(PASSAGE TO READ Opens)
Suid-Afrikaanse Nasionale Trust en Assuransie Maatskappy Beperk (Santam) is the largest short-term insurer in Southern Africa. The company has been in existence for 100 years and has developed and grown with the South African economy. Santam does not get involved in any kind of investment insurance. Basically, it insures you against risks which you cannot afford to (or do not want to) take yourself. So you cannot get an annuity endowment policy from Santam – but you can insure anything else. It is instructive to look at a long-term logarithmic chart of the Santam share (SNT) price going back to 1985:
Santam (SNT) Semi-Log Chart August 1985 to September 2018 – Chart by ShareFriend Pro (Click to Enlarge Image)
You can see here that Santam, in February 1985, was trading for just 82c. Today it trades for R320 and we think it is under-priced at current levels. On the chart above you can see what happened to Santam during the 1987 crash, the 1998 “dot-com” crash and the 2008 “sub-prime crisis”. But what stands out is the fact that throughout South Africa’s erratic and volatile political history and all the turmoil, Santam has performed very well. There are no other shares which we know of on the JSE which have been as steady and consistent. In other words, it is the ultimate long-term investment which every private investor should have and accumulate on weakness.
(PASSAGE TO READ Closes)
(THE DATA Opens)
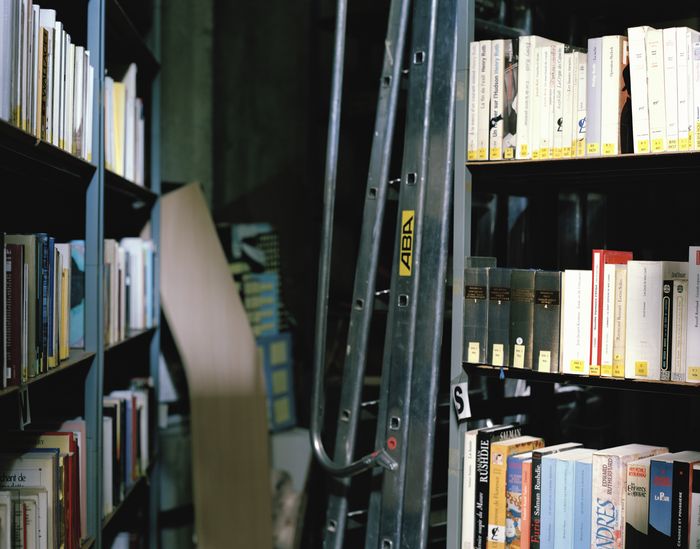 « Itinéraire du livre et de la lecture à Maisons-Alfort, photos de Nicolas Frémiot »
(THE DATA Closes)
**EXERCISE DIRECTIONS**. According to the Santam text, what kind of insurance does Santam not get involved in? Rely only on the Santam text here, not on the data.

**OUTPUT BELOW**. Investment insurance.